Base class for variable initializers

Defines the common interface of variable initializers. They add operations to the init program that are used to initialize variables. Users should not use this class directly, but need to use one of its implementations.

ConstantInitializer

class paddle.v2.fluid.initializer.ConstantInitializer(value=0.0)

Implements the constant initializer

UniformInitializer

class paddle.v2.fluid.initializer.UniformInitializer(low=-1.0, high=1.0, seed=0)

Implements the random uniform distribution initializer

NormalInitializer

class paddle.v2.fluid.initializer.NormalInitializer(loc=0.0, scale=1.0, seed=0)

Implements the random Normal(Gaussian) distribution initializer

XavierInitializer

class paddle.v2.fluid.initializer.XavierInitializer(uniform=True, fan_in=None, fan_out=None, seed=0)

Implements the Xavier initializer

This class implements the Xavier weight initializer from the paper Understanding the difficulty of training deep feedforward neural networks[1] by Xavier Glorot and Yoshua Bengio.

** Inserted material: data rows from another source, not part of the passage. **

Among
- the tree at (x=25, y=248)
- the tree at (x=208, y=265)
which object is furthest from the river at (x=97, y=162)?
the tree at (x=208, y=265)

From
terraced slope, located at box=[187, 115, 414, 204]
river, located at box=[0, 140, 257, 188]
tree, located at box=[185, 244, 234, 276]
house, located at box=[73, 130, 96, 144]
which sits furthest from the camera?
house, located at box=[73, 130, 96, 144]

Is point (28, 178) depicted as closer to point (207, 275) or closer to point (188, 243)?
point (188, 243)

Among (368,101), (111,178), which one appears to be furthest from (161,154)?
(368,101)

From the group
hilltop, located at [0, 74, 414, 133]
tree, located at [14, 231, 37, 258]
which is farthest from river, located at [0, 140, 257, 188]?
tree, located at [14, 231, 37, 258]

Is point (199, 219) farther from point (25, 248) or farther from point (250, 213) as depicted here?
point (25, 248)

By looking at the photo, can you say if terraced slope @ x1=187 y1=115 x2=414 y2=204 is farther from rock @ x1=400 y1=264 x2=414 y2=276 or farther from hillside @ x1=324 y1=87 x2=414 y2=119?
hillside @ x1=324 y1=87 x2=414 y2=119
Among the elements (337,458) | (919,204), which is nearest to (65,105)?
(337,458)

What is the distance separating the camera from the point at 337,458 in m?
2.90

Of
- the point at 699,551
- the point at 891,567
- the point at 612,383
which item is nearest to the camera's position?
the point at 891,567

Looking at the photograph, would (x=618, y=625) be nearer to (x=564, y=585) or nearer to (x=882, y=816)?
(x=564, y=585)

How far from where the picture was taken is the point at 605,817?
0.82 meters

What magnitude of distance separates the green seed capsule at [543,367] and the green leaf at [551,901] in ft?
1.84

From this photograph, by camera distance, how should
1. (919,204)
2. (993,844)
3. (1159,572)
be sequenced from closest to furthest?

This initializer is designed to keep the scale of the gradients approximately same in all the layers. In case of Uniform distribution, the range is [-x, x], where x = sqrt(6 / (fan_in + fan_out)). In case of Normal distribution, the mean is 0 and the standard deviation is sqrt(2/ (fan_in + fan_out)).

References

[1] Understanding the difficulty of training deep feedforward neural
networks. International conference on artificial intelligence and statistics. (http://proceedings.mlr.press/v9/glorot10a.html)

MSRAInitializer

class paddle.v2.fluid.initializer.MSRAInitializer(uniform=True, fan_in=None, seed=0)

Implements the MSRA initializer a.k.a. Kaiming Initializer

This class implements the weight initialization from the paper Delving Deep into Rectifiers: Surpassing Human-Level Performance on ImageNet Classification[1] by Kaiming He, Xiangyu Zhang, Shaoqing Ren and Jian Sun. This is a robust initialization method that particularly considers the rectifier nonlinearities. In case of Uniform distribution, the range is [-x, x], where x = sqrt(6 / fan_in). In case of Normal distribution, the mean is 0 and the standard deviation is sqrt(2/ fan_in).

References

[1] Delving Deep into Rectifiers: Surpassing Human-Level Performance
on ImageNet Classification (https://arxiv.org/abs/1502.01852)